== Task instructions ==
Write out the part of the productivity excerpt that opens with "We could work" and closes with "can be maintained.", with "living standards" switched to "quality of life".

== Excerpt ==
Why? Because productivity growth means being able to make more with what we have, which is the best solution to the biggest economic issue of our time: inflation.

After all, there are two sides to this inflation problem: too much demand and too little supply. Instead of the Reserve Bank beating down our appetite for goods and services through ramping up interest rates, wouldn’t it be nice if businesses could simply produce more with the workers and equipment they already had, therefore keeping prices in check?

We could work longer hours and maybe even put our machines under more strain, but we can only do that for so long: it would be like trying to run a marathon at sprinting speed.

That doesn’t mean we should abandon all hope.

Instead, to curb price rises, and to lift our living standards over time, we need to improve productivity. Like a marathon runner improving their running technique, we need a way to get faster or better at what we do. A crucial way of doing this is through discovering and using new technology that helps us pump out more, or better quality, goods and services, in a way that can be maintained.

The most influential of these tools (those that have transformed the way we live) are called General-Purpose Technologies – or GPTs for short. The steam engine, cars, electricity and the internet all count as GPTs, because they were widely adopted and became crucial pieces of technology which dramatically yanked up our productivity.

We may not consciously think about it. But imagine what our lives would look like today without electricity, internet and cars. We would be slower, have much less information at our fingertips and would find it harder to work once the sun sets.

As Andrew Leigh points out in his book The Shortest History of Economics, the journey to create the electric bulb itself shows how our productivity has improved. In prehistoric times, producing as much light as a regular household lightbulb using wood fire would have taken our ancestors about 58 hours of foraging for wood. Today, it takes less than a second of work to earn enough to flick a household light bulb on for an hour.

ChatGPT is an example of a tool that could become a general-purpose technology. But the “GPT” in its name actually stands for “generative pre-trained transformer”: a fancy way of saying a piece of software trained using huge amounts of data to offer up human-like answers to questions like mine.

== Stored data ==

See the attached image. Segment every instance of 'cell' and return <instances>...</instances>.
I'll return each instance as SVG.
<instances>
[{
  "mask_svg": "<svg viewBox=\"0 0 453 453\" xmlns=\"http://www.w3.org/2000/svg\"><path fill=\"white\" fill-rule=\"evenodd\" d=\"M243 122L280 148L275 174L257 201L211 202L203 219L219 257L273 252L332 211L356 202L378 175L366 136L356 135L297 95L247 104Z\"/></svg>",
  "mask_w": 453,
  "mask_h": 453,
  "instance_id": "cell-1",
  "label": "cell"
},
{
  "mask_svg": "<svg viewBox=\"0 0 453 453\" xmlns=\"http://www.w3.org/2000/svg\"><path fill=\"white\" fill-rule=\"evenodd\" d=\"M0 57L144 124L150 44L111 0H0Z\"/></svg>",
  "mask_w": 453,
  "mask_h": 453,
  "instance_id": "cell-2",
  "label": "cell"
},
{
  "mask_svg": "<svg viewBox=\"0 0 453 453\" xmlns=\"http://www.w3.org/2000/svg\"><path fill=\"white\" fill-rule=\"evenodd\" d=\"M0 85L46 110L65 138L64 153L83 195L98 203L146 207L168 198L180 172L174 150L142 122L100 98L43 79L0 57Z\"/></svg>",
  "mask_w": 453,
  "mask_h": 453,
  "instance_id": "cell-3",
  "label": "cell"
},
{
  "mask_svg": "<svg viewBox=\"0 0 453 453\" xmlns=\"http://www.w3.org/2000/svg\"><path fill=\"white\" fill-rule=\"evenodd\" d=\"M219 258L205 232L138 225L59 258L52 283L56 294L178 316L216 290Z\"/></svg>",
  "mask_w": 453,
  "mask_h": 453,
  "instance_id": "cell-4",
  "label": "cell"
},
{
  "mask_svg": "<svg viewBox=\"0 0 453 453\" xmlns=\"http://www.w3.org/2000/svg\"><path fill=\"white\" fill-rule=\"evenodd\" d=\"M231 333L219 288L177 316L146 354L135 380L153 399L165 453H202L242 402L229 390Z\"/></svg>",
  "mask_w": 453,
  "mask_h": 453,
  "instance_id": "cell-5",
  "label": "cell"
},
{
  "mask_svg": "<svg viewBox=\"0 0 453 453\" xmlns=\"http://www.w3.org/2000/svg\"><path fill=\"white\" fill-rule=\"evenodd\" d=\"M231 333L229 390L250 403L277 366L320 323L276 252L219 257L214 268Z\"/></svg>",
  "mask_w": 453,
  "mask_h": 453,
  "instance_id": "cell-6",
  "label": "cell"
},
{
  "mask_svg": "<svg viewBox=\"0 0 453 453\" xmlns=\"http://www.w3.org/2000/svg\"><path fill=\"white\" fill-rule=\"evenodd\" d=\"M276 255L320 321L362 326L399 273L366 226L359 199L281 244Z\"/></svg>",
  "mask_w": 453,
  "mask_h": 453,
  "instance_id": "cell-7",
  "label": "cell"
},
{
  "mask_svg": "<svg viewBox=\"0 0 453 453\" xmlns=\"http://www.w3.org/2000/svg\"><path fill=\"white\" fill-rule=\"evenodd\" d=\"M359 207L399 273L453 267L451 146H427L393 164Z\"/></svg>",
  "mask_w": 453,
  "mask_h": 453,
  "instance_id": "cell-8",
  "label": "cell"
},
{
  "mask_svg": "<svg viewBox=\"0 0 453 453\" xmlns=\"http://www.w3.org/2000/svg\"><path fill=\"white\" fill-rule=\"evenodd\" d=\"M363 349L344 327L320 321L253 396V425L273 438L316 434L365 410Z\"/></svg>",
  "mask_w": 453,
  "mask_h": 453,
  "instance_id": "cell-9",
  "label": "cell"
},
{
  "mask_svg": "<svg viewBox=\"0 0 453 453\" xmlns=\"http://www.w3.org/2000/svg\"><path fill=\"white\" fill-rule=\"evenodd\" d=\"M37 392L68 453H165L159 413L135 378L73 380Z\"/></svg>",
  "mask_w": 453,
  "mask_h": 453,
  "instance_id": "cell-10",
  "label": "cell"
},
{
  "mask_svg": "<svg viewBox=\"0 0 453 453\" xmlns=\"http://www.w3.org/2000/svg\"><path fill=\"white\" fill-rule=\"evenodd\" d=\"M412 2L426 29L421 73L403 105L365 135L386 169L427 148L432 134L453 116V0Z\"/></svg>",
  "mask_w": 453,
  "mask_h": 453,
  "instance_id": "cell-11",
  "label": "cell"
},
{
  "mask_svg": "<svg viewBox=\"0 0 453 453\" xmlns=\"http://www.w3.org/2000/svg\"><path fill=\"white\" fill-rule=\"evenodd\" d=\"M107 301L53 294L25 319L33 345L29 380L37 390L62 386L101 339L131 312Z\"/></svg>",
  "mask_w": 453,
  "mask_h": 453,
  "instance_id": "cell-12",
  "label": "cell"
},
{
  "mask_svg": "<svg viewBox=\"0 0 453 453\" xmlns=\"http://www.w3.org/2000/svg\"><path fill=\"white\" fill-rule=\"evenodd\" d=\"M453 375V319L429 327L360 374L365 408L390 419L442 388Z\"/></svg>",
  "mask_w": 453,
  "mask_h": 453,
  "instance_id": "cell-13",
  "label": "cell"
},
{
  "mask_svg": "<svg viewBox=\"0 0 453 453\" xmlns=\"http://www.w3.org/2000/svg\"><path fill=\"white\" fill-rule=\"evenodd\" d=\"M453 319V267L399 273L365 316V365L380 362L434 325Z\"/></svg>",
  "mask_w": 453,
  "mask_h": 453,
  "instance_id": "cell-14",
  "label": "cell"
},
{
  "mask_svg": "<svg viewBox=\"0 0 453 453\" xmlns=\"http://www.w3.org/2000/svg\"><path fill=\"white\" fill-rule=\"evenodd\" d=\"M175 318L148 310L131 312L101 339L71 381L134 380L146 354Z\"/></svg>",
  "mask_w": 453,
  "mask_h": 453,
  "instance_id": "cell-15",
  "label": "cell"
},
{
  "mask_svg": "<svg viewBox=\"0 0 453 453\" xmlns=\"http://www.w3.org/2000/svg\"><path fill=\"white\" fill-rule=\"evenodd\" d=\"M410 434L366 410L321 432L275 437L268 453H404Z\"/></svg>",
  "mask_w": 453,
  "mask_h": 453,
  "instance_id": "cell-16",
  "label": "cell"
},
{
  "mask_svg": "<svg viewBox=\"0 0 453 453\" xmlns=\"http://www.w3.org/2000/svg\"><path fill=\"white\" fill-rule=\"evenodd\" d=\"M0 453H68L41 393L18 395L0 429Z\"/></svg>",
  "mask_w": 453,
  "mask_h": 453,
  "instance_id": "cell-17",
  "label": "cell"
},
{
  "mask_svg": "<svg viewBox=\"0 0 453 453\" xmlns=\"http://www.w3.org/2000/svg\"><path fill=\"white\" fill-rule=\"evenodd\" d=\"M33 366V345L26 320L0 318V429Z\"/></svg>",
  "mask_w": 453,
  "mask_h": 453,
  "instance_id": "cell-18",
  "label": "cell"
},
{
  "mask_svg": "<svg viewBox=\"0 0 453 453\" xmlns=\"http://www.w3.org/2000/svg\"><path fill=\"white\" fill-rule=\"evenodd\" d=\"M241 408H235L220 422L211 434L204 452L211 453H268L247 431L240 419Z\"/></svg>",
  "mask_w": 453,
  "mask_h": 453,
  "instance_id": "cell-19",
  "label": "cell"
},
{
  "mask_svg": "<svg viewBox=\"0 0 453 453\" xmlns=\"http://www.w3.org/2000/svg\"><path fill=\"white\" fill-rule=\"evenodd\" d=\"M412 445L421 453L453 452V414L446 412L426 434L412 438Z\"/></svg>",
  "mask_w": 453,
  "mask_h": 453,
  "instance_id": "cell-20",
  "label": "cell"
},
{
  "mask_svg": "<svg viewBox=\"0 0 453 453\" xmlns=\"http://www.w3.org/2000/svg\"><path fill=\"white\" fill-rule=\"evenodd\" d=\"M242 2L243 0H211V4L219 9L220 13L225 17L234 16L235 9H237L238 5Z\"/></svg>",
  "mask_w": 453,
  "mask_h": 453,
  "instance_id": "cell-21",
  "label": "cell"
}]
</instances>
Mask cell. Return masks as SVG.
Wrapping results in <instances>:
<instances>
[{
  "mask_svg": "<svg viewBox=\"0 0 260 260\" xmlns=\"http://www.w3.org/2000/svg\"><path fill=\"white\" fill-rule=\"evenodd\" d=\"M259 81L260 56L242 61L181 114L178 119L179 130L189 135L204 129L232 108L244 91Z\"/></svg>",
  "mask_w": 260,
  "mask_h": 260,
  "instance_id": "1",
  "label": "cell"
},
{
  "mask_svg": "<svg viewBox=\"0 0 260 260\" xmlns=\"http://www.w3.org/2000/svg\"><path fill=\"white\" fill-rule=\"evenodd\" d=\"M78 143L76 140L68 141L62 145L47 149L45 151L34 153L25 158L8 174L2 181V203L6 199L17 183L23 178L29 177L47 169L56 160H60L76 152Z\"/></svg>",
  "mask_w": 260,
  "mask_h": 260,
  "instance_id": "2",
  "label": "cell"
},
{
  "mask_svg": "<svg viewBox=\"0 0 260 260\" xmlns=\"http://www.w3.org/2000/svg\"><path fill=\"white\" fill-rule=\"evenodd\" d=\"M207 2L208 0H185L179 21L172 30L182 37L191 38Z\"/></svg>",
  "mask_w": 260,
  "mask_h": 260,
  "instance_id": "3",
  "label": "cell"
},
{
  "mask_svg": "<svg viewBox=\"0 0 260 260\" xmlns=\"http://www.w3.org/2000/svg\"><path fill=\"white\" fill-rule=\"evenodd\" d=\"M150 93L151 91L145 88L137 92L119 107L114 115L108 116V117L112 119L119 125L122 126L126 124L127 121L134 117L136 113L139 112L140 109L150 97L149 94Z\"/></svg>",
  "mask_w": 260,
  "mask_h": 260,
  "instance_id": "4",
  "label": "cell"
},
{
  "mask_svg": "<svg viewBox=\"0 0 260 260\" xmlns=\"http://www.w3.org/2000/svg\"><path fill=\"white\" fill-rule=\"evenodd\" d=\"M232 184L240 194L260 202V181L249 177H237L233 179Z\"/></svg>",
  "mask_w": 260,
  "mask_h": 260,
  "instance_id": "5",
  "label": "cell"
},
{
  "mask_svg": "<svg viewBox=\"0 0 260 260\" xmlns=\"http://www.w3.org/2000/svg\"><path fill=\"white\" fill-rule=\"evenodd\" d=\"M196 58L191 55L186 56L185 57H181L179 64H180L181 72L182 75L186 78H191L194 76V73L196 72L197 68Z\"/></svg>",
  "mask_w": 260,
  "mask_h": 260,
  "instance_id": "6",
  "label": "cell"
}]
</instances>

== Result for this exercise ==
We could work longer hours and maybe even put our machines under more strain, but we can only do that for so long: it would be like trying to run a marathon at sprinting speed.

That doesn’t mean we should abandon all hope.

Instead, to curb price rises, and to lift our quality of life over time, we need to improve productivity. Like a marathon runner improving their running technique, we need a way to get faster or better at what we do. A crucial way of doing this is through discovering and using new technology that helps us pump out more, or better quality, goods and services, in a way that can be maintained.